If you have received or are currently receiving services with Region Ten Community Services Board, you are entitled to access your records, and share information about your services as you see fit. Records will be available to pick up at 500 Old Lynchburg road during normal business hours or be mailed within 14 business days of the request.
Region Ten Community Services Board cannot release any information about people receiving services unless a Signed Authorization is in place allowing that exchange of information. If you have questions about or would like assistance completing this form, you may contact Medical Records team at 434-970-1470.
Instructions for accessing CSB medical records are also available in Spanish, along with a Spanish version of the authorization form.
Requesting your records in person:
Fill out the Authorization For Release of Health Information form or the Medical Records Request form and bring it to our 500 Old Lynchburg Road location during normal business hours. A member of the Medical Records team will then review the form for completeness and adherence to federal, state and local regulations.
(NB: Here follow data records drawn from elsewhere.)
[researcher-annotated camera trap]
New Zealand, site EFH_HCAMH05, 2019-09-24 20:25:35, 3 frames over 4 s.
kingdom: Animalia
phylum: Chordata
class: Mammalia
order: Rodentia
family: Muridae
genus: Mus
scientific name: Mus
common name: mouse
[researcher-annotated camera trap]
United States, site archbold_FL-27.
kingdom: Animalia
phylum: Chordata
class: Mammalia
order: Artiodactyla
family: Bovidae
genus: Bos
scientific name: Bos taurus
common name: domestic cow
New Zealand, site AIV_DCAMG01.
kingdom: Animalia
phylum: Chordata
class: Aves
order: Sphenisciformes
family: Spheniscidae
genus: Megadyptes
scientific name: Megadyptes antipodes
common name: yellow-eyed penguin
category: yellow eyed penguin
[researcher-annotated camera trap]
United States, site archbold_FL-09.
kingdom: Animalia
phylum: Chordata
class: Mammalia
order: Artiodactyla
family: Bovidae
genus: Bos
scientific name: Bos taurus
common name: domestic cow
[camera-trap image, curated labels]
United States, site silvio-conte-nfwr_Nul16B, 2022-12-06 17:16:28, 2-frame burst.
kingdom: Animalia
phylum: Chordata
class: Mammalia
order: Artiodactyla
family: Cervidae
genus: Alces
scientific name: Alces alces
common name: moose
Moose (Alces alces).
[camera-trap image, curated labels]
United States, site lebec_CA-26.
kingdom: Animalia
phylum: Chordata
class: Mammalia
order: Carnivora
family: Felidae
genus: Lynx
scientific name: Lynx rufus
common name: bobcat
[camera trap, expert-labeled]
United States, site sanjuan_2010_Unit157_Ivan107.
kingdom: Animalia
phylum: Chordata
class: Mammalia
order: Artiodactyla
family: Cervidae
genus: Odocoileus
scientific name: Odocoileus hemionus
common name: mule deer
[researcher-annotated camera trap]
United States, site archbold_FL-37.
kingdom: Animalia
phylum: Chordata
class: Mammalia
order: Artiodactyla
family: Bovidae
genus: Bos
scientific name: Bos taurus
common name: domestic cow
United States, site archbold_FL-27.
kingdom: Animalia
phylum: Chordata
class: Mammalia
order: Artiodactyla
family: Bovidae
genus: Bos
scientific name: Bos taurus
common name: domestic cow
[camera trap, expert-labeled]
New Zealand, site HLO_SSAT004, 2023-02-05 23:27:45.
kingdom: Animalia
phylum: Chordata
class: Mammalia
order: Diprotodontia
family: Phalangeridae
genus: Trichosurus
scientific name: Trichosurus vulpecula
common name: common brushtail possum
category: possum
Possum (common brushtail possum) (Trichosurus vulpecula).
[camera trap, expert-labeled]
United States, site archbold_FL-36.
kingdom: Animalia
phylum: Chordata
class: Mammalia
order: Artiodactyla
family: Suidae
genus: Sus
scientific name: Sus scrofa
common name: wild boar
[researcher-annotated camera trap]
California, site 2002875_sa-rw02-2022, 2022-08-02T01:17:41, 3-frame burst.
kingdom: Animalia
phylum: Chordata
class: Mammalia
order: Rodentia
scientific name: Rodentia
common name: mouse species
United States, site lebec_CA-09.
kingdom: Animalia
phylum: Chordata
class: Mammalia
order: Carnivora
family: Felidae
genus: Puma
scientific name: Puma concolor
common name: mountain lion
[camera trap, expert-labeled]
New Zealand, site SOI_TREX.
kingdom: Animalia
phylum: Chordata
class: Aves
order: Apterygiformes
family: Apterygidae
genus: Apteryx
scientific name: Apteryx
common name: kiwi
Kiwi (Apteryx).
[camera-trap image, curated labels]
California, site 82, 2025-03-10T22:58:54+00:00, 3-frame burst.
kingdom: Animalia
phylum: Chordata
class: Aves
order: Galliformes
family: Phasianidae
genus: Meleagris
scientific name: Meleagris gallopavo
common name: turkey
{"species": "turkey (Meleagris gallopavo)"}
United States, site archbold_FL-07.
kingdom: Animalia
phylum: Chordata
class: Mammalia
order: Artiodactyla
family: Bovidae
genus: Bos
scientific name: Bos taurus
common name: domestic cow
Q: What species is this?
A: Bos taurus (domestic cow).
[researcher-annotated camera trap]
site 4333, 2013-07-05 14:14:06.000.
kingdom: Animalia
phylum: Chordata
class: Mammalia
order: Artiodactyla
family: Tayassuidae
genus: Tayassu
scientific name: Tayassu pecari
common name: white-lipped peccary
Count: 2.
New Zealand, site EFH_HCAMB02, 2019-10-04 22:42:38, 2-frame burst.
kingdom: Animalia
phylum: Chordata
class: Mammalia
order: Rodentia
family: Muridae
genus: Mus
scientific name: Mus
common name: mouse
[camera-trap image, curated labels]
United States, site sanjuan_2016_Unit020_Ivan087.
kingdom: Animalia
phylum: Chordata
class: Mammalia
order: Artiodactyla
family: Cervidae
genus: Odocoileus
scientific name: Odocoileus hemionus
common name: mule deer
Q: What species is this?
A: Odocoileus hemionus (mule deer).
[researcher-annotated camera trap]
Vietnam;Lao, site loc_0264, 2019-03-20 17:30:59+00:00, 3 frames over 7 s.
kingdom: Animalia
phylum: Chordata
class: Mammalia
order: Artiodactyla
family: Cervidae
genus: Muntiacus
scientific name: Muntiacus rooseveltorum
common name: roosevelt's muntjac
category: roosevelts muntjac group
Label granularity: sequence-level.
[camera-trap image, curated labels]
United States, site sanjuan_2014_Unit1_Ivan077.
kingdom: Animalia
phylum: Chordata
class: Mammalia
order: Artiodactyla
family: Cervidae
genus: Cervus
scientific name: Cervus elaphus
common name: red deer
They may contact you for additional information.
To ask about obtaining your records outside of the hours listed, please call 434-970-1470 and leave a message with a phone number for staff to return your call.
Requesting your records via US mail:
Fill out the Authorization For Release of Health Information form or the Consumer’s Personal Records Request and mail to:
Region Ten Community Services Board
Attention: Medical Records
500 Old Lynchburg Road
Charlottesville, VA 22903
Requests for medical records may also be sent via fax to the Medical Records team at Region Ten at 434-972-1864
To request medical records via email please send a message to firstname.lastname@example.org
Your medical records can also be requested by other agencies. Region Ten Community Services Board will only release your medical records to such groups if you have a current signed and dated Authorization For Release of Health Information form that meets the requirements of 42 CFR, Part 2 and HIPAA regulations and the requirements of the Region Ten CSB Medical Records policy and procedure.